Sometimes, getting yourself in really deep sh!t is useful. You have to dive
into the deep end in a way that you might not have if you were able to get out.
GCD: Has the gamble in Kidrobot paid
off? Are you still running the red line every month in terms of profit? Or are
you at a place now where you can make artistic choices free of financial
pressure?
PB: It’s kind
of both. If you’re making a hammer, it’s not that hard to go find a factory
that will make you a million hammers. Especially if you’re always making the
same hammer. Since we do limited edition toys, if you do a limited edition of
two hundred toys, you have to make that mold, and then you have to never use it
again. Which kind of sucks. You don’t get economy of scale.

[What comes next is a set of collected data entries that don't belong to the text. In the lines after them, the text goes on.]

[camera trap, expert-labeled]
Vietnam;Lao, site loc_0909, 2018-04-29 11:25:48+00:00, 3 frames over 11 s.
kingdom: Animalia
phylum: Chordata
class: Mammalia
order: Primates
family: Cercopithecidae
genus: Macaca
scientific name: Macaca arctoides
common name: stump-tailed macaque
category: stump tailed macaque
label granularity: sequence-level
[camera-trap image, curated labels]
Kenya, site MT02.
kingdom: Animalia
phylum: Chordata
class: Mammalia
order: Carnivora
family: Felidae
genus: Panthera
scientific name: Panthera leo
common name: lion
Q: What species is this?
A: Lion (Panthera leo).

And there was no distribution channel, so I had to open my own stores. Then we
had to find our own factories. No factories in China wanted to deal with us
because they want to do a gazillion million purple Barney toys. Finding
factories and agents was tough. I think it’s always a struggle, and it always
will be. But now that we’re getting a little bigger, we can do things from the
heart, like the two-tone
Dunny set that just came out.
GCD: How do
you assign a price-point to a toy? Do you take advance fan interest into
account? There must be a lot of variables…
PB: It’s very
scientific. We sit down in a big group and say, “How much do you think we can
get for this?” And then someone says, “Uhhh…well…” [Laughs]. There’s actually a
goal to keep the price point accessible. Yes, we’ve got some toys that are three
hundred, four hundred-to-a-thousand dollars. Yet I’m purposely trying to use
limited mass-production to create accessible art. If the stuff’s too expensive,
then it’s not really accessible to the people who are really our fans, because
they’re not all rich. At the same time, if it’s too inexpensive, it’s cheapened
in a way, and we go out of business. So we always try to reach that balance. I
can’t say there’s a science to it at all. If something’s impossibly difficult
to make, you can charge a little more for it. That kind of thing.
GCD: The
market for this art seems to have sort of popped out of nowhere.
PB: It’s a
small community. Artists and fans and collectors all know each other. I was
just in New York, and there were people lining up to buy our new Dunny, and it
was nice because I could just go out and talk to them. These were people I had
seen before. If you look at our message boards, the artists are out there
talking. They’re often customers, too, because everyone gets mixed up and they love
each others’ work. It’s not a giant world. You can participate.
GCD: Micro-markets
seem to be the way of the future. Artists aren’t making tons of money. But
people who hustle can put the daily bread on the table and have a good time
making stuff.
PB: There’s
this big whining in the music industry about the music industry being dead. My
response is “Fu!K the music industry. I have a lot of friends who make a decent
living. They’re not rich. They’re middle class. But you couldn’t do that ten
years ago. You were either super-successful and got picked up by a label and
the label put you out there, and you either made it or you didn’t. And you
generally got screwed anyway. I have a friend who sold half a million albums
his first time out and didn’t make a dime because Geffen kept all the money. In
my experience now, if you hustle, and you’ve got good music and you can make
sales on iTunes, you can get by. If you look at it statistically, people are
spending more money on music. But it’s diversified, and it’s going to the
actual musicians.
It’s the same thing with toys. People fly to Asia and
make their own stuff with factories over there. Jeremy Mad is a really good example.
Tristan’s done his own stuff. Huck Gee is
fantastic. He got a mold machine, and makes his own molds in San Francisco.
GCD: If you had to grab one art toy
from your burning house, which would it be?
PB: It would change every week.
There’s a new set of toys by Shelterbank. They used to be called Spanky. They
look like little M&Ms on LSD (pictured above left). They’re amazing. If
this building was burning, I’d grab them and run.